See update below.
Using soliders as props in a staged “conversation”: Disgusting.
Letting the rehearsal be videotaped: Idiotic.
Ask yourself: Would this stuff be happening if Karl Rove were still alive?
Update Glenn Reynolds seems to think that the “conversation” was no more staged than “Meet the Press.” Has he listened tothe tape?
Not only is it obvious that the soldiers are reciting set-piece speeches — note that when GWB interrupts one of them, she goes back to the beginning and recites it over in the same words — but Alison Barber, the deputy chief Pentagon flack who runs the prep session, gives special instructions about what to do “if he gives us a question that’s not something we’ve scripted,” treating that as an unexpected occurrence.
So when Scott McClellan was asked at the morning briefing whether the “conversation” had been scripted and said “No,” he was telling an untruth.
As for Glenn’s “Meet the Press” comparison, I’ve done my share of TV interview shows, and I’ve never done a rehearsal. That’s what “live and unrehearsed” means. The topic is known in advance, but never, in my experience, the questions.

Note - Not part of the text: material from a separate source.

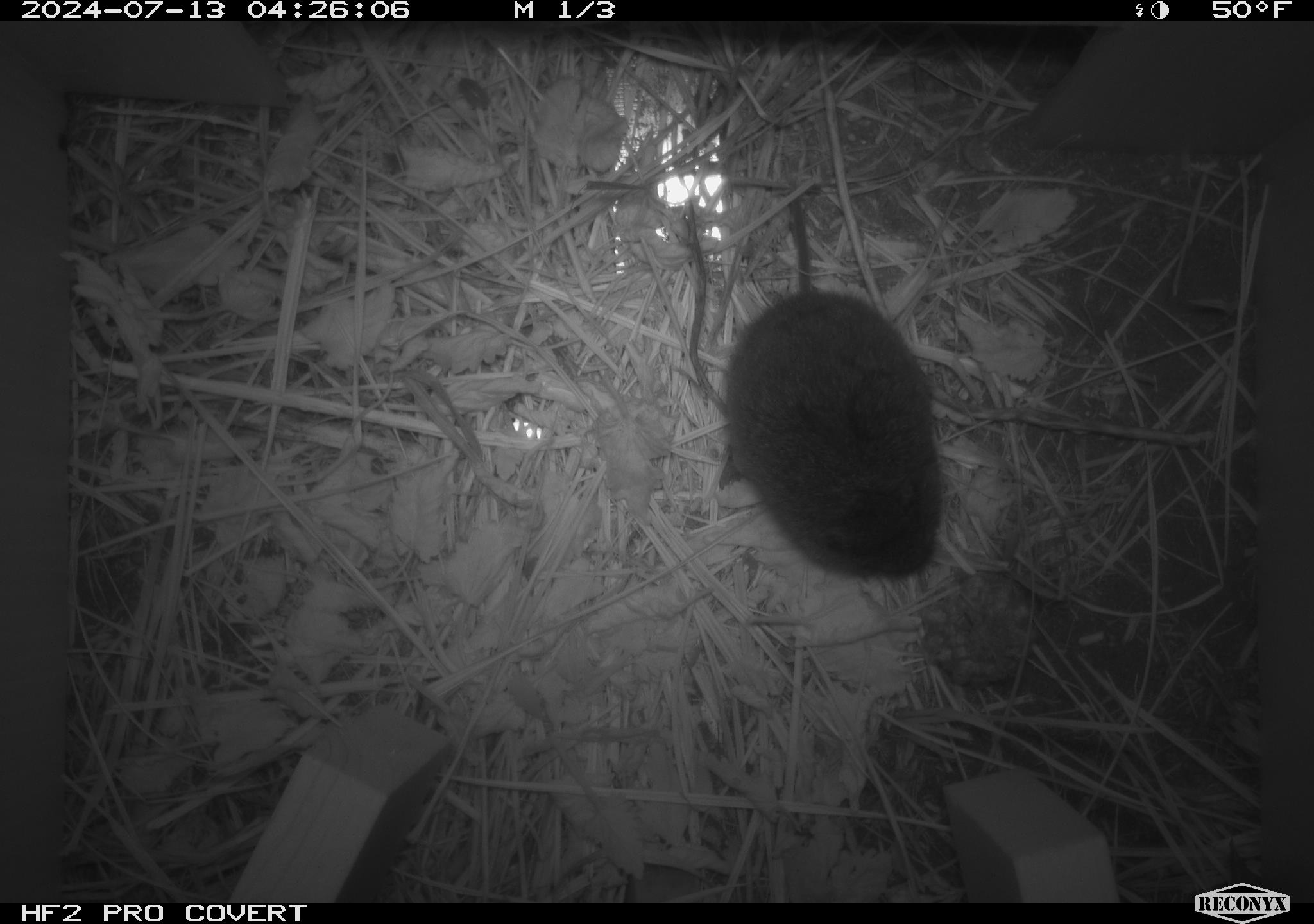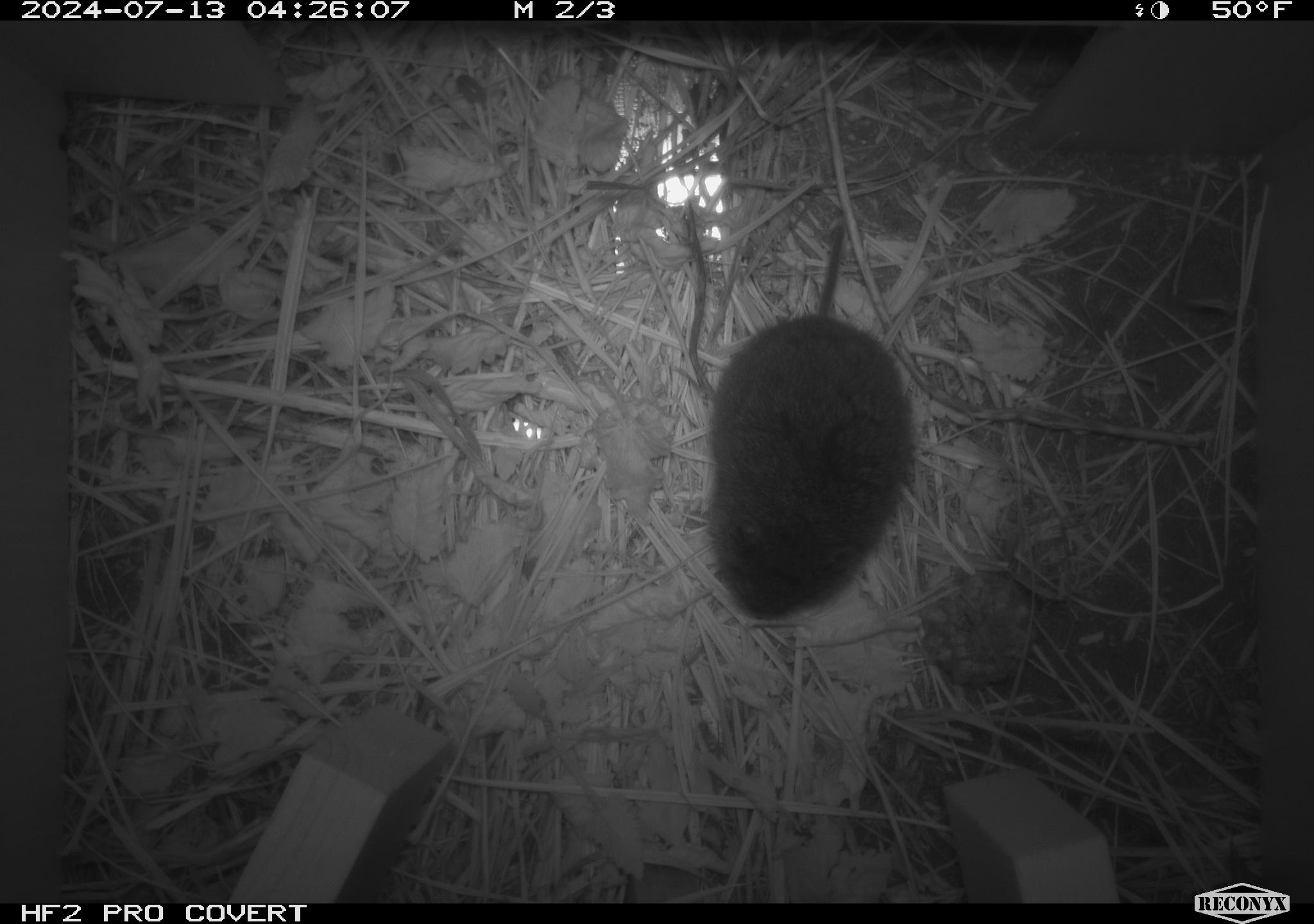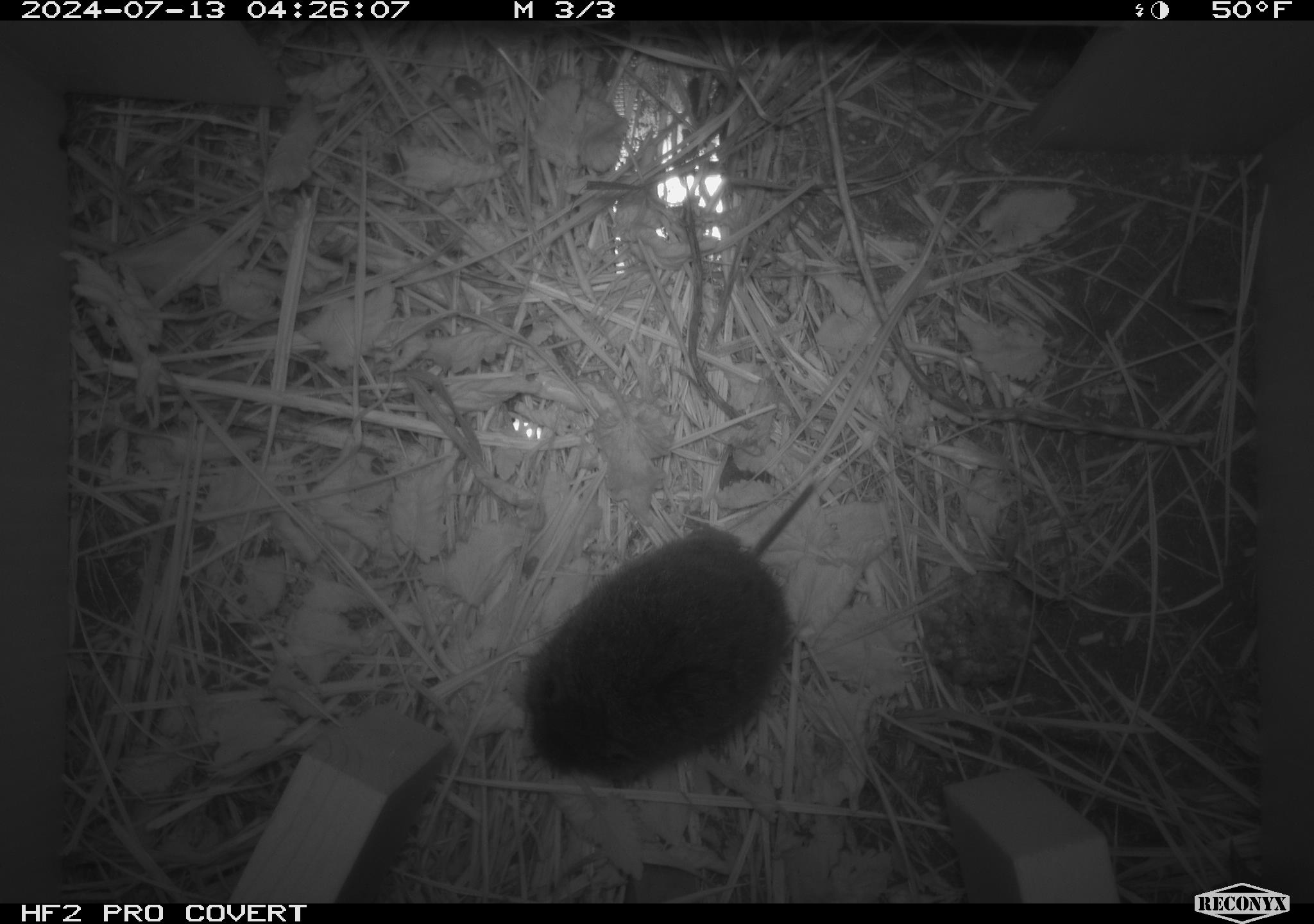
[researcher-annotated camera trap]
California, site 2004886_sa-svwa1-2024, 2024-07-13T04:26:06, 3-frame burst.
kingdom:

Jason Steenwyck (to whom Glenn links approvingly) notes that “I have an agenda, distributed in advance, listing what I want to talk about when I hold a company level training meeting.” Right. Nothing wrong with that.
But today’s show wasn’t a training meeting or a morale-boosting effort for the troops. It was a political propaganda exercise aimed at the domestic audience. And it was staged.
That doesn’t mean that the soldiers at the meeting weren’t saying what they believed. But were they a random sample of the troops in Iraq, or were they chosen precisely because they believed what the President wanted his audience to hear? And were they free to speak their minds, or did they understand that not playing up to the Commander-in-Chief might have unfortunate consequences for their careers? And did they have “help” in composing those set-piece speeches? I don’t think those questions are very hard to answer.